◆ POTONGAN DOKUMEN:
>>>

Wanita itu bernama Kia

  • November 29, 2016
  • By Aminah Nurul Jannah
  • 1 Comments


Namanya kia, wanita berusia sekitar 32 tahun. Aku bertemu dengannya di sebuah stasiun di daerah jakarta. Saat itu aku sedang membiasakan diriku untuk berangkat kerja menggunakan alat transportasi umum. Kia, sudah seminggu aku lihat dia di stasiun yang sama dengan ku, dia duduk di bangku yang sama setiap harinya, di sebelah tiang penyangga stasiun jalur 2. Bukan aku ingin memperhatikannya, tapi kita pasti jadi mengenal orang yang setiap harinya berangkat dan menunggu di tempat yang sama, muka muka disini begitu familiar hanya saja aku tidak tahu siapa mereka.

Aku mengenal kia saat memasuki minggu ke dua di stasiun itu. Biasanya aku tidak pernah dapat bangku untuk duduk menunggu, tapi hari itu aku beruntung. Karena bangku di sebelah kia kosong dan aku langsung menempatinya. Dari situlah aku mengenal namanya, pekerjaannya, dan juga sedikit kisah hidupnya. Kia memiliki perawakan wanita normal pada umumnya, tingginya sekitar 158 cm, tubuhnya berisi, dia selalu menggunakan gamis panjang, setiap harinya dia membawa tas bekal untuk makan siangnya. Wajahnya ayu, tidak menor dengan alat makeup kebanyakan wanita pada umumnya.

Hari pertama kami saling berbasa-basi untuk menanyakan pekerjaan, dan sedikit latar belakang keluarga masing-masing. Hari demi hari rasanya kami semakin akrab, kadang kami saling tukar camilan sambil menunggu kereta datang. Menceritakan lincah dan lucu anaknya yang masih berusia 4 tahun. Kami juga saling tukar informasi tentang lowongan pekerjaan yang baru. Kia yang baik hati sering kali memberiku saran ketika aku tengah dilanda masalah tentang pekerjaan.

Di bulan ke tiga aku mengenalnya, aku melihat wajahnya semakin redup seperti tengah di rundung masalah. Aku sempat menanyakannya, tapi dia selalu jawab tidak ada yang perlu di risaukan. Sampai minggu kedua bulan itu, aku sempat tidak bertemu dengan Kia selama 3 hari. Esoknya saat bertemu, aku melihat dirinya semakin layu. Tapi senyum terbaiknya masih tersimpul seakan bisa menutupi kesedihannya.

<<<

◆ DATA LATIHAN:
>>>

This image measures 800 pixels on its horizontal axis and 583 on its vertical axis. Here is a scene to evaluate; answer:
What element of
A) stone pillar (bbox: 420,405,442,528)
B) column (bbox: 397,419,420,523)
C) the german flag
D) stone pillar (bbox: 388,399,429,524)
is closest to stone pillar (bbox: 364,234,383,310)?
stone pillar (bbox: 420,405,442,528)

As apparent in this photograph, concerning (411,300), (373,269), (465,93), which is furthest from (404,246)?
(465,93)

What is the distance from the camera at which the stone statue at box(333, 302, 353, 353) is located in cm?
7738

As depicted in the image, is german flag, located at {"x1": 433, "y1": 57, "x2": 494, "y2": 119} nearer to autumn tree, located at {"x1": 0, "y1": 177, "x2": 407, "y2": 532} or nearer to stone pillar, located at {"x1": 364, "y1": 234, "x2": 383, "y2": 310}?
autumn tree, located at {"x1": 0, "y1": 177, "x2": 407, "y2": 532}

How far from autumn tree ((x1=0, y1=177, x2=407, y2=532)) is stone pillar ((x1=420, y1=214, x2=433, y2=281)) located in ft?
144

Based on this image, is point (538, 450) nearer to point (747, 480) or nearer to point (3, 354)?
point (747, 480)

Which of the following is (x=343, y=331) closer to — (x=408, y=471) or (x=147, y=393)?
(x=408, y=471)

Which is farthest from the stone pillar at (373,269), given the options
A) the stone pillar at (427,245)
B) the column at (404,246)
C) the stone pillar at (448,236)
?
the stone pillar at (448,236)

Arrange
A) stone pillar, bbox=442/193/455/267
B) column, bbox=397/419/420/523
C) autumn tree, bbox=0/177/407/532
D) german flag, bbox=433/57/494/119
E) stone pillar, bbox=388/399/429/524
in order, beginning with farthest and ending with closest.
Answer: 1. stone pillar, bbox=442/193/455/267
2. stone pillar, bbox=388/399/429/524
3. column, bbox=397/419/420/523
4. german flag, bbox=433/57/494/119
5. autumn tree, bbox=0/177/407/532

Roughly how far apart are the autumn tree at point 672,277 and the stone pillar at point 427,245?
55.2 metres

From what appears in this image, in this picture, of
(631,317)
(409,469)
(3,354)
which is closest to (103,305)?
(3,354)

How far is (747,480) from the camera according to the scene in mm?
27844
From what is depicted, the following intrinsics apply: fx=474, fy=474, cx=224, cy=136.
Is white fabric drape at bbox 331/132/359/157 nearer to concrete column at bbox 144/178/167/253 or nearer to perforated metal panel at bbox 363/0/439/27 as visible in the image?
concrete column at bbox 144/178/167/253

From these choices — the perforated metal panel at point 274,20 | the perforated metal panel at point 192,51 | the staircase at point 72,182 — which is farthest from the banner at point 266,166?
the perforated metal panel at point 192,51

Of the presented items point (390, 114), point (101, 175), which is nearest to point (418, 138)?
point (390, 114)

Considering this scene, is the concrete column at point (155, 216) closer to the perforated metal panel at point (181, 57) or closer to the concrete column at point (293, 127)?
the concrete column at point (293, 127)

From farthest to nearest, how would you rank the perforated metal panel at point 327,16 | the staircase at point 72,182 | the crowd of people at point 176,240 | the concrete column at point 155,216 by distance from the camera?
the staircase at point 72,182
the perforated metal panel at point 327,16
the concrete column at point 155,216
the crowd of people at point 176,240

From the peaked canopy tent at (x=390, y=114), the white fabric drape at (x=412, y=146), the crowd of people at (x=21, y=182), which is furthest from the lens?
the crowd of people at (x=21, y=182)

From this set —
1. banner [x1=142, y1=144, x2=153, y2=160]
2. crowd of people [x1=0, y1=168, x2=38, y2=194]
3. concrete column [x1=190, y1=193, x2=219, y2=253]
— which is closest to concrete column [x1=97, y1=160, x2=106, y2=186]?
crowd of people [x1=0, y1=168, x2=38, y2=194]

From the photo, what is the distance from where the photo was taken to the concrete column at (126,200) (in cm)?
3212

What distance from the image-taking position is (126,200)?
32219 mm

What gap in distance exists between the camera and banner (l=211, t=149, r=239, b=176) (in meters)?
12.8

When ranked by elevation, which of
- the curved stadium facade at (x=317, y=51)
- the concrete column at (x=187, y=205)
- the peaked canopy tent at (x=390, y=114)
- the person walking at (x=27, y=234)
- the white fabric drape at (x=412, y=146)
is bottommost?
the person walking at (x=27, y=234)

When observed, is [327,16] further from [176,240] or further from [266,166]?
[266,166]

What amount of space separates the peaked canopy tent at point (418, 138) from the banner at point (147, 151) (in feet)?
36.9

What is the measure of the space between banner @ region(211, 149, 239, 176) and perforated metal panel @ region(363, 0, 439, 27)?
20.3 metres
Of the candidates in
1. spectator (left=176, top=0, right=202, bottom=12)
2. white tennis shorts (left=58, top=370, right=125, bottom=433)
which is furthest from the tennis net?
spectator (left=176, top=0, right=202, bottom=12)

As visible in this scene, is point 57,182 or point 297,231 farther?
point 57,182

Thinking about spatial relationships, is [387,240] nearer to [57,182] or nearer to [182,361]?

<<<

◆ PETUNJUK:
A - Tuliskan ulang bagian cerita tentang Kia di atas tanpa mengubah apa pun, mulai dari "Hari pertama kami" dan berlanjut sampai "bisa menutupi kesedihannya.".
B - Tolong tentukan setiap baris dalam catatan di atas yang memuat kata "tennis", lalu salin baris-baris tersebut.

◆ JAWABAN YANG DIHARAPKAN:
A -
Hari pertama kami saling berbasa-basi untuk menanyakan pekerjaan, dan sedikit latar belakang keluarga masing-masing. Hari demi hari rasanya kami semakin akrab, kadang kami saling tukar camilan sambil menunggu kereta datang. Menceritakan lincah dan lucu anaknya yang masih berusia 4 tahun. Kami juga saling tukar informasi tentang lowongan pekerjaan yang baru. Kia yang baik hati sering kali memberiku saran ketika aku tengah dilanda masalah tentang pekerjaan.

Di bulan ke tiga aku mengenalnya, aku melihat wajahnya semakin redup seperti tengah di rundung masalah. Aku sempat menanyakannya, tapi dia selalu jawab tidak ada yang perlu di risaukan. Sampai minggu kedua bulan itu, aku sempat tidak bertemu dengan Kia selama 3 hari. Esoknya saat bertemu, aku melihat dirinya semakin layu. Tapi senyum terbaiknya masih tersimpul seakan bisa menutupi kesedihannya.

B -
2. white tennis shorts (left=58, top=370, right=125, bottom=433)
which is furthest from the tennis net?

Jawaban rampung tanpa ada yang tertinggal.